Jerat Cinta CEO Arogan

Jerat Cinta CEO Arogan

Penulis:AmandaLisa

Berlangsung

Pengantar
Demi melunasi hutang yang ditinggalkan oleh orangtuanya, Senja terpaksa menerima tawaran dari seorang CEO arogan untuk menikah kontrak. Brian, pria berdarah dingin yang terpaksa melakukan perjanjian kontrak dengan Senja demi mendapatkan harta warisan sang ayah. Nyatanya, pernikahan tanpa cinta membuat badai masalah sering menghantam kehidupan mereka. Akankah Brian mempertahankan Senja setelah waktu kontrak selesai? Atau melepaskan Senja untuk selamanya?
Buka▼
Bab

Adisty Senja Aquela atau kerap disapa Senja. Gadis lugu yang memiliki paras cantik serta senyum manis. Namun, hidup Senja tak semanis senyumnya.

 Kurang lebih satu minggu yang lalu, kedua orangtuanya meninggal dunia, setelah menjadi korban tabrak lari oleh pihak yang tidak bertanggung jawab.

"Kenapa kalian pergi secepat ini, dan meninggalkan Senja seorang diri?" Air mata Senja tumpah ketika memandangi foto orangtuanya.

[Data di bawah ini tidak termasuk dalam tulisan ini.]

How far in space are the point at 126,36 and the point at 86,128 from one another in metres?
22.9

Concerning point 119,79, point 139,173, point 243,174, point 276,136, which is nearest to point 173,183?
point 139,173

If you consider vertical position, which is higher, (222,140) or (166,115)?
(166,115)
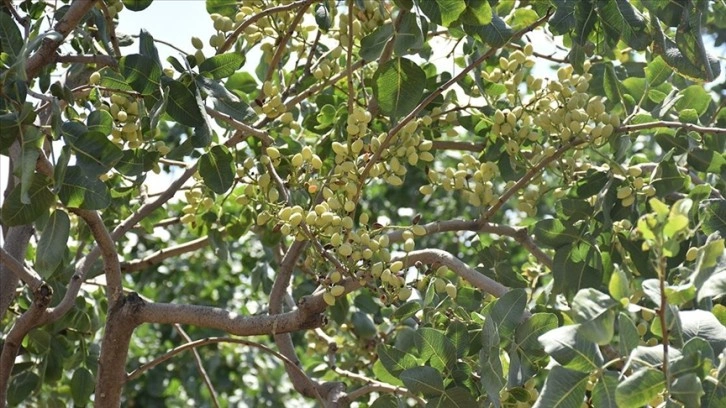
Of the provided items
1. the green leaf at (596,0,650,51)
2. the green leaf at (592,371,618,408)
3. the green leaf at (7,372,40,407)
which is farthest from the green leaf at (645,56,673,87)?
the green leaf at (7,372,40,407)

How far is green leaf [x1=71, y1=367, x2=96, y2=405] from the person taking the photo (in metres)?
2.26

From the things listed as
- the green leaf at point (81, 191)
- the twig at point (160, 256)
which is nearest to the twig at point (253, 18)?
the green leaf at point (81, 191)

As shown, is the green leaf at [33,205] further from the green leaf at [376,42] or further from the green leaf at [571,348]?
the green leaf at [571,348]

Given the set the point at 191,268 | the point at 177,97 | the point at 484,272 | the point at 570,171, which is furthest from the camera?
the point at 191,268

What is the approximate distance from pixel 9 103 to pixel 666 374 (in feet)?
3.12

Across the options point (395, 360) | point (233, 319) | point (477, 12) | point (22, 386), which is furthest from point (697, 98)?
point (22, 386)

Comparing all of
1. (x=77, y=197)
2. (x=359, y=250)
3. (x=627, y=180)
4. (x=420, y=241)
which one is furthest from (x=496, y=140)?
(x=420, y=241)

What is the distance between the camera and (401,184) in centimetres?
190

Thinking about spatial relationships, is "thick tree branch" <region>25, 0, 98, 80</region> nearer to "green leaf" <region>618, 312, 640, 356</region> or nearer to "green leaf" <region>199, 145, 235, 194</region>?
"green leaf" <region>199, 145, 235, 194</region>

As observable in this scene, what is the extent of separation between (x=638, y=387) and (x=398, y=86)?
692mm

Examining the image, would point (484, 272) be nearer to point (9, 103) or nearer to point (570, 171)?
point (570, 171)

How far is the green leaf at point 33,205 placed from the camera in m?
1.53

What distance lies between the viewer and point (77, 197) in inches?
60.2

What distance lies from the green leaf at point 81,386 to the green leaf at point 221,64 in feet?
2.89
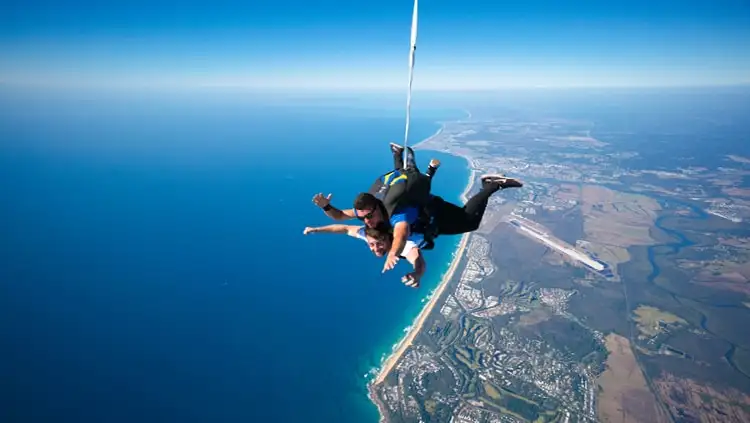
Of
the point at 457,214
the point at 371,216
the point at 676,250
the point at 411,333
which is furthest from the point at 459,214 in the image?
the point at 676,250

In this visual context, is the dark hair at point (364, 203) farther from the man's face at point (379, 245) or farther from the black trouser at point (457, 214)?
the black trouser at point (457, 214)

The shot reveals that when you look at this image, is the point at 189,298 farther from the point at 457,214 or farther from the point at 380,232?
the point at 380,232

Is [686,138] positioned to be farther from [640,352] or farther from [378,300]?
[378,300]

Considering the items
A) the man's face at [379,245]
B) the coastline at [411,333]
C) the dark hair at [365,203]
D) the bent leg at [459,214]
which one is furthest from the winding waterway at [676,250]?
the dark hair at [365,203]

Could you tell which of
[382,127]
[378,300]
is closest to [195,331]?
[378,300]

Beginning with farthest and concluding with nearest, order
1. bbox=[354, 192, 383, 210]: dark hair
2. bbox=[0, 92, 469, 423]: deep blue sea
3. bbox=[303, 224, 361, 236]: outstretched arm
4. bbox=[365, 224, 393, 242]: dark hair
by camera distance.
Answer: bbox=[0, 92, 469, 423]: deep blue sea
bbox=[303, 224, 361, 236]: outstretched arm
bbox=[365, 224, 393, 242]: dark hair
bbox=[354, 192, 383, 210]: dark hair

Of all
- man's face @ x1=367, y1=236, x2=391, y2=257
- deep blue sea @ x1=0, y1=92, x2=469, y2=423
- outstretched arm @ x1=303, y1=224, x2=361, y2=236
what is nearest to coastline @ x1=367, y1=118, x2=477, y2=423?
deep blue sea @ x1=0, y1=92, x2=469, y2=423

"Senja rindu kalian, Senja selalu berdoa yang terbaik agar ayah dan ibu diterima di surga," sambung Senja tak berhenti menangis, yang membuat foto almarhum orangtuanya basah terkena air mata.

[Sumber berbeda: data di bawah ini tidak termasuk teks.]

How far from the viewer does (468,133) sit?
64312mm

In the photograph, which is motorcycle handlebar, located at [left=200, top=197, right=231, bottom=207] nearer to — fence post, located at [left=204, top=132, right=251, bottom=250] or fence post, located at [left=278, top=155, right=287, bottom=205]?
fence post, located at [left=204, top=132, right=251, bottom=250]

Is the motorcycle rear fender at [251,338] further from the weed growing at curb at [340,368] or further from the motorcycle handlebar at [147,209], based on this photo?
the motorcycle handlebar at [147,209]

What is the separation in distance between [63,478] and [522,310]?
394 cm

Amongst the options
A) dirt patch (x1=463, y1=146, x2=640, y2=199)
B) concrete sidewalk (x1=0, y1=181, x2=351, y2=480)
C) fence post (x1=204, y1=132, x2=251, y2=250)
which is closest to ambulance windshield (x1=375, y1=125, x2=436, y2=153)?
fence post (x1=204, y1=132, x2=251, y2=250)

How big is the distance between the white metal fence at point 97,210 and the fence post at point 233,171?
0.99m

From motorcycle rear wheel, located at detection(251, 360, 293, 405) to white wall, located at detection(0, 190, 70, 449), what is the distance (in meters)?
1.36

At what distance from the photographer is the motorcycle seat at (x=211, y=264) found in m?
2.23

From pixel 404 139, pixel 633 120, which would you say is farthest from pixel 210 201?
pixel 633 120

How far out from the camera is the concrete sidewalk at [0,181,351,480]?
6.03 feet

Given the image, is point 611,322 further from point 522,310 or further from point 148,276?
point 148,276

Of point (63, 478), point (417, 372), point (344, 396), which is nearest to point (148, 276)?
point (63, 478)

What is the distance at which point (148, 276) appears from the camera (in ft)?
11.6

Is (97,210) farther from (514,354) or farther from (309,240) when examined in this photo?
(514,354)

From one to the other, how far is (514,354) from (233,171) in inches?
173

Perlahan Senja mengusap air mata yang membasahi pipinya. Kecupan hangat dilayangkan Senja kepada foto itu. 

Tok Tok Tok

Ketukan pintu membuat Senja terkejut, dia heran, siapa yang bertamu di gelapnya malam. Dia meletakkan foto di atas meja, lalu bergegas membukakan pintu. 

"Ada apa ya Pak? Mau cari siapa?" tanya Senja nada lembut sambil menatap heran pria di depannya.

"Saya mencari kamu!" dengus Prapto–rentenir paruh baya berkumis tebal. 

"Ke-kenapa Bapak mencari saya?" tanya Senja kikuk serta sedikit takut.

"Saya mau menagih hutang!" gerutu Prapto melipat tangannya.

Senja membisu, dia tidak pernah meminjam uang kepada Prapto, tapi kenapa pria paruh baya nan berkumis tebal itu menagihnya? 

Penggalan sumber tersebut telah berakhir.